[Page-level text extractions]
....
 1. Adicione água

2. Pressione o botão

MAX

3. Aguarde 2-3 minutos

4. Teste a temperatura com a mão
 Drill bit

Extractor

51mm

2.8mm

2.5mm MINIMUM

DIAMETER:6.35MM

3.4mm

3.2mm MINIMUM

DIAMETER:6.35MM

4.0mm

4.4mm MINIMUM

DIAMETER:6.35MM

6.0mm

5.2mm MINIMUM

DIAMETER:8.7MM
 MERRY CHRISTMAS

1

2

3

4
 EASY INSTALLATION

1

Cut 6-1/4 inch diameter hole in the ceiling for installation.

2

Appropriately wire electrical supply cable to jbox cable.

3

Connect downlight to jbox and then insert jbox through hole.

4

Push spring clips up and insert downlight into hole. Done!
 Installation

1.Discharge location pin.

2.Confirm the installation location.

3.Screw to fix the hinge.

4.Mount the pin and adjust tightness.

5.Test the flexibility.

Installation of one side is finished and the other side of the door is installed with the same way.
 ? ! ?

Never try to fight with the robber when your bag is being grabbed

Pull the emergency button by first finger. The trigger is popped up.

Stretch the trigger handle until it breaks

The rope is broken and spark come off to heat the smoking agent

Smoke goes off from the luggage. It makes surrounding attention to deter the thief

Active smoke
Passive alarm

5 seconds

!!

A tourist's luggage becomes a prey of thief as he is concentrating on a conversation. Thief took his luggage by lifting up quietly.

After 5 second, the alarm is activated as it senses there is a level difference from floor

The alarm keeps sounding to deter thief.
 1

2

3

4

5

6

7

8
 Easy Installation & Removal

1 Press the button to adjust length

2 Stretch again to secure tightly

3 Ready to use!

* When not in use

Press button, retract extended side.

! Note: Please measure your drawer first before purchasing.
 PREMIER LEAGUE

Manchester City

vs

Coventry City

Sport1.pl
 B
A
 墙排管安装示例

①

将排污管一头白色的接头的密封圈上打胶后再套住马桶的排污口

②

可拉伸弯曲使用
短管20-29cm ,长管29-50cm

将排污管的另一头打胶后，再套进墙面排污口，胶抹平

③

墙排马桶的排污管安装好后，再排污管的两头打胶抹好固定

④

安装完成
....
» **TASK GOAL**:
Would you repeat each of the lines above exactly?

» **RESULT**:
 1. Adicione água

2. Pressione o botão

MAX

3. Aguarde 2-3 minutos

4. Teste a temperatura com a mão
 Drill bit

Extractor

51mm

2.8mm

2.5mm MINIMUM

DIAMETER:6.35MM

3.4mm

3.2mm MINIMUM

DIAMETER:6.35MM

4.0mm

4.4mm MINIMUM

DIAMETER:6.35MM

6.0mm

5.2mm MINIMUM

DIAMETER:8.7MM
 MERRY CHRISTMAS

1

2

3

4
 EASY INSTALLATION

1

Cut 6-1/4 inch diameter hole in the ceiling for installation.

2

Appropriately wire electrical supply cable to jbox cable.

3

Connect downlight to jbox and then insert jbox through hole.

4

Push spring clips up and insert downlight into hole. Done!
 Installation

1.Discharge location pin.

2.Confirm the installation location.

3.Screw to fix the hinge.

4.Mount the pin and adjust tightness.

5.Test the flexibility.

Installation of one side is finished and the other side of the door is installed with the same way.
 ? ! ?

Never try to fight with the robber when your bag is being grabbed

Pull the emergency button by first finger. The trigger is popped up.

Stretch the trigger handle until it breaks

The rope is broken and spark come off to heat the smoking agent

Smoke goes off from the luggage. It makes surrounding attention to deter the thief

Active smoke
Passive alarm

5 seconds

!!

A tourist's luggage becomes a prey of thief as he is concentrating on a conversation. Thief took his luggage by lifting up quietly.

After 5 second, the alarm is activated as it senses there is a level difference from floor

The alarm keeps sounding to deter thief.
 1

2

3

4

5

6

7

8
 Easy Installation & Removal

1 Press the button to adjust length

2 Stretch again to secure tightly

3 Ready to use!

* When not in use

Press button, retract extended side.

! Note: Please measure your drawer first before purchasing.
 PREMIER LEAGUE

Manchester City

vs

Coventry City

Sport1.pl
 B
A
 墙排管安装示例

①

将排污管一头白色的接头的密封圈上打胶后再套住马桶的排污口

②

可拉伸弯曲使用
短管20-29cm ,长管29-50cm

将排污管的另一头打胶后，再套进墙面排污口，胶抹平

③

墙排马桶的排污管安装好后，再排污管的两头打胶抹好固定

④

安装完成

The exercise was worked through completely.